Understanding AI Agents and Building an NLP to SQL Agent
- Sairam Penjarla
- Oct 19, 2024
- 7 min read
Updated: Oct 20, 2024
Watch My YouTube Video
For a visual walkthrough of this project, check out my YouTube video
What Are AI Agents?
At its core, an agent is a piece of code that performs an action for you. It can be something as simple as setting an alarm, creating a reminder about birthdays, or checking the weather. But an AI agent goes one step further, leveraging the power of Large Language Models (LLMs) to automatically perform complex tasks that were previously difficult or time-consuming.
For example, let’s say I want to create an architecture diagram or a flowchart. Traditionally, I would have to gather all the details, select the icons, draw the shapes, adjust colors, and make sure the flow is easy to understand. It’s a manual and often tedious process.
But with AI agents, we can streamline this entire workflow. Imagine feeding in your requirements, and the agent generating a polished diagram for you in seconds. AI agents make this magic happen by combining environmental context with LLM-generated outputs.
How Do AI Agents Work?
Let’s break down the process of how AI agents work, especially in the context of LLMs.
Input Request: First, the agent receives a user request. This could be anything from asking for a chart, a SQL query, or even a document summarization.

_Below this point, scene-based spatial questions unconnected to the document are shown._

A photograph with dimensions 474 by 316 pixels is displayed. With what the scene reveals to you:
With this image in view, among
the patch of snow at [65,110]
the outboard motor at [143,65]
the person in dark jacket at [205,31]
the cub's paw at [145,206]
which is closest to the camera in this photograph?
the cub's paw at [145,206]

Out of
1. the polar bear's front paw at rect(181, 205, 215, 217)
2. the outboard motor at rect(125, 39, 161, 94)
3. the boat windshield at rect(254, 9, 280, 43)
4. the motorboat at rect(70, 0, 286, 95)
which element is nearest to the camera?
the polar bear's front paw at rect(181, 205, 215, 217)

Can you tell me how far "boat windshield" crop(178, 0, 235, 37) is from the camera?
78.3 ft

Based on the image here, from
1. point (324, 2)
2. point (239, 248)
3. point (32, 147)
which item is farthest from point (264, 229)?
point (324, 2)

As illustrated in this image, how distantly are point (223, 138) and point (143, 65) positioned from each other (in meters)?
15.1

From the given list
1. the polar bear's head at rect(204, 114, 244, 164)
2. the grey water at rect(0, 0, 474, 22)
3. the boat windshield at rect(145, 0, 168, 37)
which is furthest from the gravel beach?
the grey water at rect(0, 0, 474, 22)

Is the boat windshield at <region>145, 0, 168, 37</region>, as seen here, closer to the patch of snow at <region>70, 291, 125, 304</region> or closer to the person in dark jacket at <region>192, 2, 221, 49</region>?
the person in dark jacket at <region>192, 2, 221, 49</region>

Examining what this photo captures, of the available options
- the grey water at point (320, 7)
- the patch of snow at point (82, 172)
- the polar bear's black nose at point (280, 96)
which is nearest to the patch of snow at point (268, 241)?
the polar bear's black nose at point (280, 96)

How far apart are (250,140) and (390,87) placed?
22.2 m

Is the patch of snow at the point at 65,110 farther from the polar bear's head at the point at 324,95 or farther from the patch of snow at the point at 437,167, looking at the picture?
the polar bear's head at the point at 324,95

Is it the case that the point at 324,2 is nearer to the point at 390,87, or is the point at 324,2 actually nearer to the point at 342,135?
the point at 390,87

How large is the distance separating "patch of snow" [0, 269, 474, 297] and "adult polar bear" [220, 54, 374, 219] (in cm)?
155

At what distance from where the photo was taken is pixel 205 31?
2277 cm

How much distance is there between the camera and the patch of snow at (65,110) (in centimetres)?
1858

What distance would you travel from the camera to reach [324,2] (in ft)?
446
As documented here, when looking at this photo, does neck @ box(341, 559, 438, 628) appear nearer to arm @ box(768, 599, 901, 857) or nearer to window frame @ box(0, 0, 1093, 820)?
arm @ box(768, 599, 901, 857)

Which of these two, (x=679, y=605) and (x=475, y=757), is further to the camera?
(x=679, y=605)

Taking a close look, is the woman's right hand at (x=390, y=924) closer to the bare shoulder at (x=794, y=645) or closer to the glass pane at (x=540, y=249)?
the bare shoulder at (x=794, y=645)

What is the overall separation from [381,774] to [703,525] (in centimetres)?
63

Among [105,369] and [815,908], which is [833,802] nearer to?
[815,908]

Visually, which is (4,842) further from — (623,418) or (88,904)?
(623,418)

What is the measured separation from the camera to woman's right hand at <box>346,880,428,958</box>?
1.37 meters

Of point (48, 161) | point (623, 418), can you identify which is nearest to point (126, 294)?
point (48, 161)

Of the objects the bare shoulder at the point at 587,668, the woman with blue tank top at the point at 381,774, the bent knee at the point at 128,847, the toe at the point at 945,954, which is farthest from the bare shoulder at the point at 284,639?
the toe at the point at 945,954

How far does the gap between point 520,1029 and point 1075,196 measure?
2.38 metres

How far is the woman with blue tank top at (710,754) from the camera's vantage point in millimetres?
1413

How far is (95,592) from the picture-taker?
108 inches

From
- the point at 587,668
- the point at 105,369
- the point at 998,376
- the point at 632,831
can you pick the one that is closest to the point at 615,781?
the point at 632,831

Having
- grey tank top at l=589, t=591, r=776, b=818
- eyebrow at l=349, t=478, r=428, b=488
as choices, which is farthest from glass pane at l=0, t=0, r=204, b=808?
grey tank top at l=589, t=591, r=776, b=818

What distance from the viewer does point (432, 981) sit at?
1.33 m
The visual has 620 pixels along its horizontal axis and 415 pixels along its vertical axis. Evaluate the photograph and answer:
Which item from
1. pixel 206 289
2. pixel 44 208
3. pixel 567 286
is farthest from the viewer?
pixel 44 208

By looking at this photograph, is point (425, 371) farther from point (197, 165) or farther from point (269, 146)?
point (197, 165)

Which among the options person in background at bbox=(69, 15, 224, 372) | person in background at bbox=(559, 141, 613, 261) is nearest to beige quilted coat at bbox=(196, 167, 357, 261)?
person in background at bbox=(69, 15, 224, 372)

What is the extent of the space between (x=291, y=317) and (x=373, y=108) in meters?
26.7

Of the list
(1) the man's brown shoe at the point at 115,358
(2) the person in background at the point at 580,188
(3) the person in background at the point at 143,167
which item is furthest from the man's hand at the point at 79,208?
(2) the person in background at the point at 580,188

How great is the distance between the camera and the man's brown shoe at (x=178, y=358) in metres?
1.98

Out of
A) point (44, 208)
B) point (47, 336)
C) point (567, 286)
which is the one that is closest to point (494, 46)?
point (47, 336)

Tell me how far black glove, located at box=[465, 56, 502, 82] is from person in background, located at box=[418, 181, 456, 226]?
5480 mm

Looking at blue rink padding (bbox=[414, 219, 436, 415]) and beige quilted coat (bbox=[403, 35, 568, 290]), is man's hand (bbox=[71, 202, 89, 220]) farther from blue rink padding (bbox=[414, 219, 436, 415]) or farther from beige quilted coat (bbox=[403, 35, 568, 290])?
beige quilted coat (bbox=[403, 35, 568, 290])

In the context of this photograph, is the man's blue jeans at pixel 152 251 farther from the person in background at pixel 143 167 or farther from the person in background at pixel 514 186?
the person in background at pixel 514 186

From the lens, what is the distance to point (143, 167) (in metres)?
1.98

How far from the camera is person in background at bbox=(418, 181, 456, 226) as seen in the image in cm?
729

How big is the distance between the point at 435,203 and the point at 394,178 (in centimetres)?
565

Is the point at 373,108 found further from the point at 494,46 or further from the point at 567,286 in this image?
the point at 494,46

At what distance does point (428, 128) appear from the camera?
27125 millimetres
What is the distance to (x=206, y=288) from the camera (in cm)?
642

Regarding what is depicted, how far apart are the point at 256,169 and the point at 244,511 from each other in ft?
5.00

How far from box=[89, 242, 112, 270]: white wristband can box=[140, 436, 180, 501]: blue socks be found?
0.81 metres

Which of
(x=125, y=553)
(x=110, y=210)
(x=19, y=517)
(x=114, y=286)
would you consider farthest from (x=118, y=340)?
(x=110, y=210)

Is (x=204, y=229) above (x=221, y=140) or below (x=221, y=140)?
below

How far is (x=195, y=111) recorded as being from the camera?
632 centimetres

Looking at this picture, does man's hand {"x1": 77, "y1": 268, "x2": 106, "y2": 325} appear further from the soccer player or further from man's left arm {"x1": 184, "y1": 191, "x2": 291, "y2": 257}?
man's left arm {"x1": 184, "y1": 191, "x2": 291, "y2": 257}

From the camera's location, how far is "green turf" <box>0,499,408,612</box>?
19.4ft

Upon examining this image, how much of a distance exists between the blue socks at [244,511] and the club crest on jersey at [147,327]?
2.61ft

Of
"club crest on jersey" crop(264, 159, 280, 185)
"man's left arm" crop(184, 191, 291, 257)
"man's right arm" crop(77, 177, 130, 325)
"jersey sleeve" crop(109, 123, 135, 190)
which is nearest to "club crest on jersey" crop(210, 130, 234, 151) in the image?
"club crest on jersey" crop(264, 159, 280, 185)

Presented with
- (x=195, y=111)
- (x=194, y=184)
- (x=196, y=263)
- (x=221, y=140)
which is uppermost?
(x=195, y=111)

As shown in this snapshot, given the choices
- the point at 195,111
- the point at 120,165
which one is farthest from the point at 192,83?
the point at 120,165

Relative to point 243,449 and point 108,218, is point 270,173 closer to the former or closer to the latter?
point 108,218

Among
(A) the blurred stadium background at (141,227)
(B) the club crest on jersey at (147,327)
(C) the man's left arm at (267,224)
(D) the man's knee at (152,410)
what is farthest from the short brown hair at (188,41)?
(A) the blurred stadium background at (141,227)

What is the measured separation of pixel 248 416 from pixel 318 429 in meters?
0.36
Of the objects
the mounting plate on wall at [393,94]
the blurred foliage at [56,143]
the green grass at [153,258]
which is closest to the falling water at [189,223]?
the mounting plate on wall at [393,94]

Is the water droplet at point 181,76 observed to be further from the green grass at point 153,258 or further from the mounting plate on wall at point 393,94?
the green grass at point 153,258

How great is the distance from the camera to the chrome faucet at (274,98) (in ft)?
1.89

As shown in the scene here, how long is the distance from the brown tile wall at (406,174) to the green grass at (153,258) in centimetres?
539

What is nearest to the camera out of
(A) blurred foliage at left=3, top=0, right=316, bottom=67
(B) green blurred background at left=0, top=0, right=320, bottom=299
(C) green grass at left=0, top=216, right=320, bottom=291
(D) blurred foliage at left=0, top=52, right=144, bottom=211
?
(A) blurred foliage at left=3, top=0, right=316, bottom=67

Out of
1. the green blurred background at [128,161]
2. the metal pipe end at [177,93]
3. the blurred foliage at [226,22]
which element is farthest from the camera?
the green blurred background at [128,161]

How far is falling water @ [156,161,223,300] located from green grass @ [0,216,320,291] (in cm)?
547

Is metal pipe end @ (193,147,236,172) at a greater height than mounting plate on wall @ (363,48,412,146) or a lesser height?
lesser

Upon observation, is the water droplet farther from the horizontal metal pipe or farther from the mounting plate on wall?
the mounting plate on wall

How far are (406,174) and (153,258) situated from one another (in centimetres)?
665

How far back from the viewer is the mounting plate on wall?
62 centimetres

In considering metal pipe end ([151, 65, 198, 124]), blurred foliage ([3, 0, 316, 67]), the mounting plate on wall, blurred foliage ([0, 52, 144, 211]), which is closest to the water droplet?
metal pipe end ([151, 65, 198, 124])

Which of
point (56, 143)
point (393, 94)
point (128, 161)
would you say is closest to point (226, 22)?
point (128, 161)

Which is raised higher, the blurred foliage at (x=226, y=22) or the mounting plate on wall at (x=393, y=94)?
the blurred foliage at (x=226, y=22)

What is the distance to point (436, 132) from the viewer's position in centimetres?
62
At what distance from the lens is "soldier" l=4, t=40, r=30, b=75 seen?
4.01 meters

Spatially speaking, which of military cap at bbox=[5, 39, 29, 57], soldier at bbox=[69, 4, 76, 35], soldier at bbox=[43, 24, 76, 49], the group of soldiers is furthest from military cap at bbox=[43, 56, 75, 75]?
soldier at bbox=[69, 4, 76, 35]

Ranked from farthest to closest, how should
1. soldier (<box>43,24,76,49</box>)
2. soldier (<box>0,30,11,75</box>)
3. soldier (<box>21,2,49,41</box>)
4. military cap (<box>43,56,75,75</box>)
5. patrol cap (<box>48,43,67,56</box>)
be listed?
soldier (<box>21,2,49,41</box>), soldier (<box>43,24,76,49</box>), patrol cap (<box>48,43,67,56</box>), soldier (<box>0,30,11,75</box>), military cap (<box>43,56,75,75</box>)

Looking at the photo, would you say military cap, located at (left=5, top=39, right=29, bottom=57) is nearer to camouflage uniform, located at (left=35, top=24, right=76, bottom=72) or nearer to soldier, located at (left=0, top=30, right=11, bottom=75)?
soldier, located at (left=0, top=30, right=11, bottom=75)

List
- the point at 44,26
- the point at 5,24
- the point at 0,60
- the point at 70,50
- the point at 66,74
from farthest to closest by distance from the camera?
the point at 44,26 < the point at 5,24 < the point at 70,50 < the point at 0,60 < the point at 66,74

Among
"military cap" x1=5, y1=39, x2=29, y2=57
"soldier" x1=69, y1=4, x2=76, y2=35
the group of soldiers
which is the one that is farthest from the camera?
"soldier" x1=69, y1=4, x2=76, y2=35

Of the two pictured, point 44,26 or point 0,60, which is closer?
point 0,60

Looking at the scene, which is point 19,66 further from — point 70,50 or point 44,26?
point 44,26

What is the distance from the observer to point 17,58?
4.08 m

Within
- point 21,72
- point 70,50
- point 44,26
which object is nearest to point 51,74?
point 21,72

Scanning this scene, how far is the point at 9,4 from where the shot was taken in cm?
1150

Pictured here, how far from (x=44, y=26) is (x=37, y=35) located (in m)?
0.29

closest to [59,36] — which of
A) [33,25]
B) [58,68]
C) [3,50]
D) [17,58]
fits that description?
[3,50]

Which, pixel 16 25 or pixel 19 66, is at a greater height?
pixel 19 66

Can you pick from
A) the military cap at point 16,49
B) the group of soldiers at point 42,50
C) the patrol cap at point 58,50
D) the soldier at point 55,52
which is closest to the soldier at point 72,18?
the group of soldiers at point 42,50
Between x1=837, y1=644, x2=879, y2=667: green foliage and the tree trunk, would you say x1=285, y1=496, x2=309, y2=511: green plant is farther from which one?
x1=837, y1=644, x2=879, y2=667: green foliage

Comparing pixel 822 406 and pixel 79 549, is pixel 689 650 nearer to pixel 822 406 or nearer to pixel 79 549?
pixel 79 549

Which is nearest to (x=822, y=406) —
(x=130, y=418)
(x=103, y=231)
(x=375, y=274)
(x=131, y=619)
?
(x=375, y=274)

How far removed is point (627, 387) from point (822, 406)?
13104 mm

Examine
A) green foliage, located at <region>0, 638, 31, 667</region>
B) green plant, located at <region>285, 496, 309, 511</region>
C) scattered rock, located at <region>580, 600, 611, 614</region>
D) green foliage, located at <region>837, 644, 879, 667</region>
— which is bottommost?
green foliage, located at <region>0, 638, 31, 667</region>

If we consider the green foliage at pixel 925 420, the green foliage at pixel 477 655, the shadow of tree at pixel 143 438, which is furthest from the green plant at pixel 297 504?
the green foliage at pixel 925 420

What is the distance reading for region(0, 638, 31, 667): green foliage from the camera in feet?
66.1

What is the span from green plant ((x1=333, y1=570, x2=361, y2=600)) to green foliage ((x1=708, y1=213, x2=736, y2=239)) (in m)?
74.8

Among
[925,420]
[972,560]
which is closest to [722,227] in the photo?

Understand the Environment: Next, the agent gathers information about its environment. For instance, if we’re building an architecture diagram, the agent needs to know which shapes are available, what colors to use, and the rules for how different components should connect.
Invoke the LLM: The magic happens when the Large Language Model is called upon. It processes the input and generates an output that can be understood by the system. For something like an architecture diagram, it might create a structured JSON output that defines the shapes, their connections, and the content inside each block.
Execute the Task: Once the LLM output is ready, the environment can use it to execute the actual task. For example, a JSON file generated by the LLM could be used by a diagram creation tool to automatically build the architecture diagram.
Here’s a real-world analogy: dbdiagram.io is a tool that generates ER diagrams from a schema. If we use an LLM to generate this schema based on a user’s description, the output can then be used to create the ER diagram automatically. The LLM would even consider details such as primary keys, foreign keys, column data types, and table relationships.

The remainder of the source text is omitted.